Hippocampal Neurogenesis, Cognitive Deficits and Affective Disorder in Huntington's Disease

1Florey Neuroscience Institutes, Melbourne Brain Centre, University of Melbourne, Melbourne, VIC 3010, Australia
2Department of Anatomy and Cell Biology, University of Melbourne, Melbourne, VIC 3010, Australia

Received 3 April 2012; Revised 13 May 2012; Accepted 14 May 2012

Academic Editor: Cara J. Westmark

Copyright © 2012 Mark I. Ransome et al. This is an open access article distributed under the Creative Commons Attribution License, which permits unrestricted use, distribution, and reproduction in any medium, provided the original work is properly cited.

Abstract

Huntington’s disease (HD) is a neurodegenerative disorder caused by a tandem repeat expansion encoding a polyglutamine tract in the huntingtin protein. HD involves progressive psychiatric, cognitive, and motor symptoms, the selective pathogenesis of which remains to be mechanistically elucidated.

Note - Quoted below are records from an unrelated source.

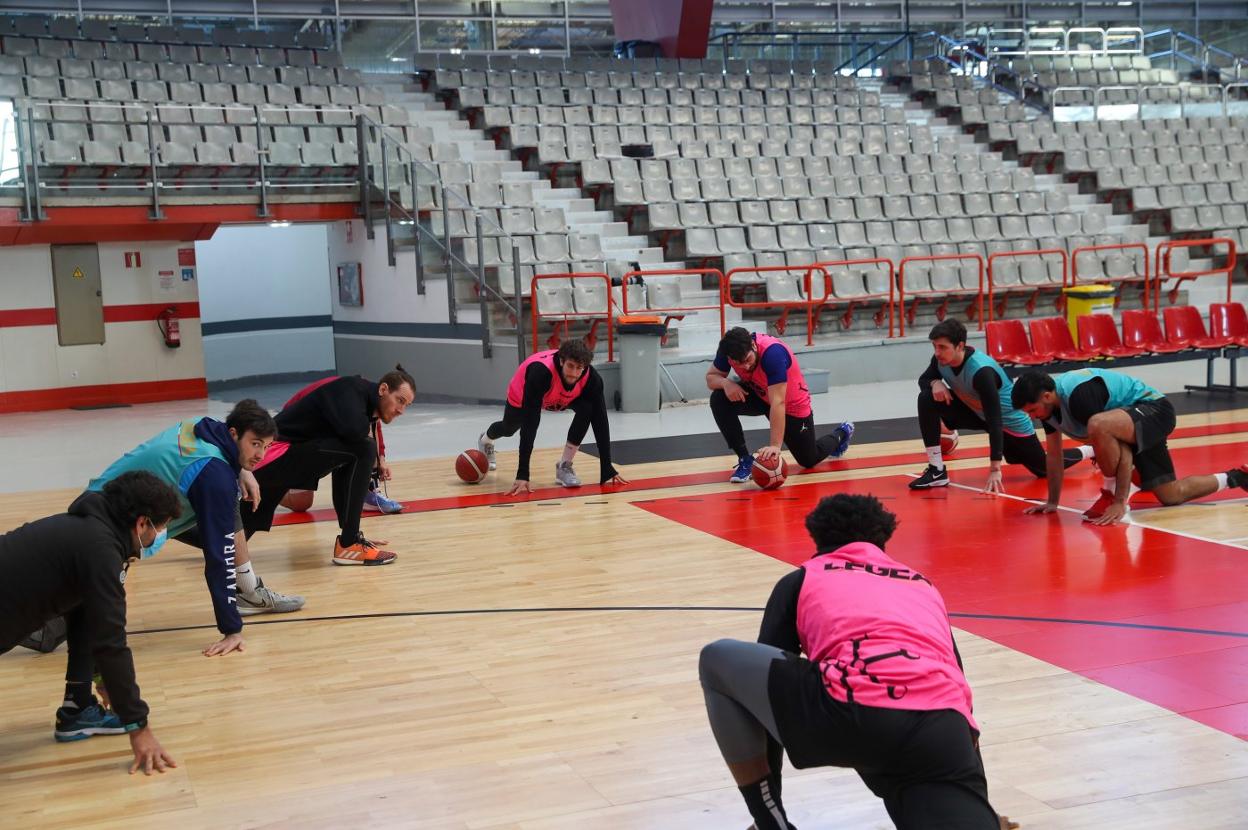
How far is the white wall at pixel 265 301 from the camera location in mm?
17391

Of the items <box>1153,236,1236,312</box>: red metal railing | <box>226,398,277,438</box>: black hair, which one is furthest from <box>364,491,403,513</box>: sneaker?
<box>1153,236,1236,312</box>: red metal railing

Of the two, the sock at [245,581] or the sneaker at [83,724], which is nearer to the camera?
the sneaker at [83,724]

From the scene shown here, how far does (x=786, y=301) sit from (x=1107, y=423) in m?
7.35

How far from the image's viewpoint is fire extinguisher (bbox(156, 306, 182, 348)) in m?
14.4

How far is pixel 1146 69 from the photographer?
22016 mm

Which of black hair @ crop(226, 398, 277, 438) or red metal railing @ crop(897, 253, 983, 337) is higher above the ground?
red metal railing @ crop(897, 253, 983, 337)

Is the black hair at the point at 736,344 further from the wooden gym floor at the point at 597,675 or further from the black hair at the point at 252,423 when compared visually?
the black hair at the point at 252,423

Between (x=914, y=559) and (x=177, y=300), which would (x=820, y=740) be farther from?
(x=177, y=300)

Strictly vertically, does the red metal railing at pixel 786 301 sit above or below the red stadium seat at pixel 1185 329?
above

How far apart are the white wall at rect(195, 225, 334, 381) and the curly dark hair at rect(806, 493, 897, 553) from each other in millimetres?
15054

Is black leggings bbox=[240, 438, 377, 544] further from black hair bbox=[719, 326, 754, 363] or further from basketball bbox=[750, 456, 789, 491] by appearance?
basketball bbox=[750, 456, 789, 491]

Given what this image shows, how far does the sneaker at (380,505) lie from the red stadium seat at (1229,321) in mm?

There are a range of different brain regions, including the cerebral cortex and striatum, known to be affected in HD, with evidence for hippocampal dysfunction accumulating in recent years. In this review we will focus on hippocampal abnormalities, in particular, deficits of adult neurogenesis. We will discuss potential molecular mechanisms mediating disrupted hippocampal neurogenesis, and how this deficit of cellular plasticity may in turn contribute to specific cognitive and affective symptoms that are prominent in HD. The generation of transgenic animal models of HD has greatly facilitated our understanding of disease mechanisms at molecular, cellular, and systems levels. Transgenic HD mice have been found to show progressive behavioral changes, including affective, cognitive, and motor abnormalities. The discovery, in multiple transgenic lines of HD mice, that adult hippocampal neurogenesis and synaptic plasticity is disrupted, may help explain specific aspects of cognitive and affective dysfunction. Furthermore, these mouse models have provided insight into potential molecular mediators of adult neurogenesis deficits, such as disrupted serotonergic and neurotrophin signaling. Finally, a number of environmental and pharmacological interventions which are known to enhance adult hippocampal neurogenesis have been found to have beneficial affective and cognitive effects in mouse models, suggesting common molecular targets which may have therapeutic utility for HD and related diseases.